__Extracted text__

Raúl Ruiz’s Mysteries of Lisbon is a film of exquisite elegance.

Seattle International Film Festival 2011: Neptune Renovations and Mysteries of Lisbon

Week Two of SIFF opens with the promise that the screening experience at The Neptune will be, if not restored to previous standards, at least improved. According to Paul Constant in Slog, SIFF is replacing some of the sound baffles removed by STG in the ongoing renovation and transformation of the theater into a performance venue, and replacing the folding chairs on the floor with temporary theater seats (on loan from the Sundance Film Festival). Nothing in the article about the screen (which is smaller than the original screen and not in the best of shape) or the projector issues, which include an underlit image and bright light bleeding and smearing across the screen. I’ll be checking out the improvements later this week, but in the words of the SIFF artistic director, “By Friday showtimes, everything is going to be exactly the way we want it to be.”

I clearly have not been doing my job—I spent the week buried in DVD and Blu-ray releases for my day job at MSN Videodrone and have seen almost nothing screening over the weekend. Almost.

Black Venus, Abdellatif Kechiche’s devastating dramatization of the true story of Saartjie “Sarah” Baartman, a black South African woman whose unusual physiological attributes were put on display as the “Hottentot Venus” in early 19th-century London and Paris, is a powerful and provocative film. Kechiche observes her exploitation in freak show performances in which she, ostensibly, is a partner in (“I have a contract,” is one of the few things the largely silent woman voices in the film) but ultimately is at the mercy of the sexual and racial stereotypes of savagery and primitiveness that the white “ringmasters” of her show-biz partnership insist she portray in their burlesques. Kathleen Murphy does the film more justice than I possibly could: “I am on the side of this French-Moroccan filmmaker, an immigrant artist who knows the sharp edge of living between cultures.”

__Problems to work on__
A – Retype the passage of the SIFF article between "I clearly have" and "the weekend. Almost.", inclusive.
B – In the SIFF article, which festival loaned the temporary theater seats replacing the folding chairs at The Neptune?

__Data entries__
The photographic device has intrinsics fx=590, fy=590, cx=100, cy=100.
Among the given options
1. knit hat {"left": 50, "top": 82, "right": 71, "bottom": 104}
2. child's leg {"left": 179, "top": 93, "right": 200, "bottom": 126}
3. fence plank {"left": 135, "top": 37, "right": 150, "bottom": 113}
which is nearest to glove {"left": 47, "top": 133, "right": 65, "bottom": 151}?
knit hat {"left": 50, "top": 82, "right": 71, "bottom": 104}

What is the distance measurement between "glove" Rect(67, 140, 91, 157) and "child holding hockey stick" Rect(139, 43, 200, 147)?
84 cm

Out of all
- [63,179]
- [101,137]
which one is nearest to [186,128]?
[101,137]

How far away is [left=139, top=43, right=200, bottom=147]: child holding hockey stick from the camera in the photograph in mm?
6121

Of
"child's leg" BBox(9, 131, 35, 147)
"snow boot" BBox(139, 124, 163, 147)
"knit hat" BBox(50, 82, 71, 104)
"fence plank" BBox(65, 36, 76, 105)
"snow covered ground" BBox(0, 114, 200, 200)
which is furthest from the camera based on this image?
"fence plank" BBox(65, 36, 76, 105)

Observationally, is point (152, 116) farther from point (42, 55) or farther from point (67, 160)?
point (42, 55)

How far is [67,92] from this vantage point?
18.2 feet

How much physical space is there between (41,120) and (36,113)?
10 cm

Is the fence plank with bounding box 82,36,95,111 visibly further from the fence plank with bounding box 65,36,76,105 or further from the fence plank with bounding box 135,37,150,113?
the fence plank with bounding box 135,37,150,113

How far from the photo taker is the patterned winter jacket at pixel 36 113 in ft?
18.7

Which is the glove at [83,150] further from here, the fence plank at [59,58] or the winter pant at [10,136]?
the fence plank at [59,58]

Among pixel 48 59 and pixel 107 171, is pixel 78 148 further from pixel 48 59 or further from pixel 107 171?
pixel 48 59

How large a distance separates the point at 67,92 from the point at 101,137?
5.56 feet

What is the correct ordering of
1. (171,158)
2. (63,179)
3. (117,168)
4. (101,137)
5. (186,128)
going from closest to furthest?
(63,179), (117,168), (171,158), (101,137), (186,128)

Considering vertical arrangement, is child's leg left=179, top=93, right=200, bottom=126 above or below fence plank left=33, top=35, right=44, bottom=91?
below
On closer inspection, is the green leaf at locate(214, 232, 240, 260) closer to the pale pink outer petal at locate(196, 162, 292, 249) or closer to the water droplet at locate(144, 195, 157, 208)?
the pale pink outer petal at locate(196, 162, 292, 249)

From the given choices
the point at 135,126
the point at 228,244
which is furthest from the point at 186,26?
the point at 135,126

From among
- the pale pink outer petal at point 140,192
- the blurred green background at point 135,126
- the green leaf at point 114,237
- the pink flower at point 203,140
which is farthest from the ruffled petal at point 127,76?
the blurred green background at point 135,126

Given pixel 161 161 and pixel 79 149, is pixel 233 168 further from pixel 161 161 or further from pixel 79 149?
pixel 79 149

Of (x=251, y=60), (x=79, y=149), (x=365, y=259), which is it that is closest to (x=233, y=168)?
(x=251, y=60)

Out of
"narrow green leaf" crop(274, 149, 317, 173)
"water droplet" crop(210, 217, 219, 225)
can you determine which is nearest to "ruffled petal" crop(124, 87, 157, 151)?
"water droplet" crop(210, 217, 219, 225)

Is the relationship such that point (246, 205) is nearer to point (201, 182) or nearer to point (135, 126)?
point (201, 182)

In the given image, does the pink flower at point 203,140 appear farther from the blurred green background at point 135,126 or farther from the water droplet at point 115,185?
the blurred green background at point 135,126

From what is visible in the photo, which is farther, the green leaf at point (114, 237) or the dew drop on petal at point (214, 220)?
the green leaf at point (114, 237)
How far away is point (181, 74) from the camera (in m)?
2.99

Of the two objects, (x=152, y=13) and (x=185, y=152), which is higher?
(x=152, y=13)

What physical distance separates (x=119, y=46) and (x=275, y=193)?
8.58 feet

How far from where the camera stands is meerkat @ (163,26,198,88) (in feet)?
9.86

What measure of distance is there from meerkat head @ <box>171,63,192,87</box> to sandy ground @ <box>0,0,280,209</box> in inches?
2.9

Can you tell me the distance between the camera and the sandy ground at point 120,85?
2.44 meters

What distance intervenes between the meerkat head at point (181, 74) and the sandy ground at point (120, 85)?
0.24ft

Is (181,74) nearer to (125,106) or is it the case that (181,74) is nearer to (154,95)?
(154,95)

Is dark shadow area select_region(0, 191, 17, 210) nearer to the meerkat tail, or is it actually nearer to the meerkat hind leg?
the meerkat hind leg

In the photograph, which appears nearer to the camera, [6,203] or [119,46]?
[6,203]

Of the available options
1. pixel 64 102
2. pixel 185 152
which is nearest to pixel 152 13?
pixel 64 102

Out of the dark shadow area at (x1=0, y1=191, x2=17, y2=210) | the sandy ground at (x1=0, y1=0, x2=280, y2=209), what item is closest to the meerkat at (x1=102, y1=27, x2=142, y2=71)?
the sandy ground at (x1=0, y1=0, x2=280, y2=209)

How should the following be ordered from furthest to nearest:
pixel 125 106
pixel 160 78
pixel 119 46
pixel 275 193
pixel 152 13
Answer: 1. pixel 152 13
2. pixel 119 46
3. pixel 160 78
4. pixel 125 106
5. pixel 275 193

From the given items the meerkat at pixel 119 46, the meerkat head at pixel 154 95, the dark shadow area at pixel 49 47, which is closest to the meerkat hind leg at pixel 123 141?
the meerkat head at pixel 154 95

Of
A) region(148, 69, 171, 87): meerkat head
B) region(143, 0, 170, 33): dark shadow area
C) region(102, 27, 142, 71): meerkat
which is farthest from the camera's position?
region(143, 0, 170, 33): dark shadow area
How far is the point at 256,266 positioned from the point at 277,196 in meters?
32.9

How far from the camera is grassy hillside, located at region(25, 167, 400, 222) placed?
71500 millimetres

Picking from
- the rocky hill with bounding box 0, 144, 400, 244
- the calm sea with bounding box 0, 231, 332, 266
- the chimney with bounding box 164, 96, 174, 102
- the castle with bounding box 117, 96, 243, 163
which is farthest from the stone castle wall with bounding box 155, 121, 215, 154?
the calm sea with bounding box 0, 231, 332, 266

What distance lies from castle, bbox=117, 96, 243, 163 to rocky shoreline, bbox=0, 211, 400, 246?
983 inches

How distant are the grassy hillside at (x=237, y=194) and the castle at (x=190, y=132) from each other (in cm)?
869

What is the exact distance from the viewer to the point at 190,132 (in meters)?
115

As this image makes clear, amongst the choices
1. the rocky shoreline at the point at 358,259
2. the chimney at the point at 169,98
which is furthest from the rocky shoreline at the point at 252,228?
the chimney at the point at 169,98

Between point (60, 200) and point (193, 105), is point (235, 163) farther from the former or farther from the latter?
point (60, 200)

__Completed exercise__
A –
I clearly have not been doing my job—I spent the week buried in DVD and Blu-ray releases for my day job at MSN Videodrone and have seen almost nothing screening over the weekend. Almost.

B – The Sundance Film Festival.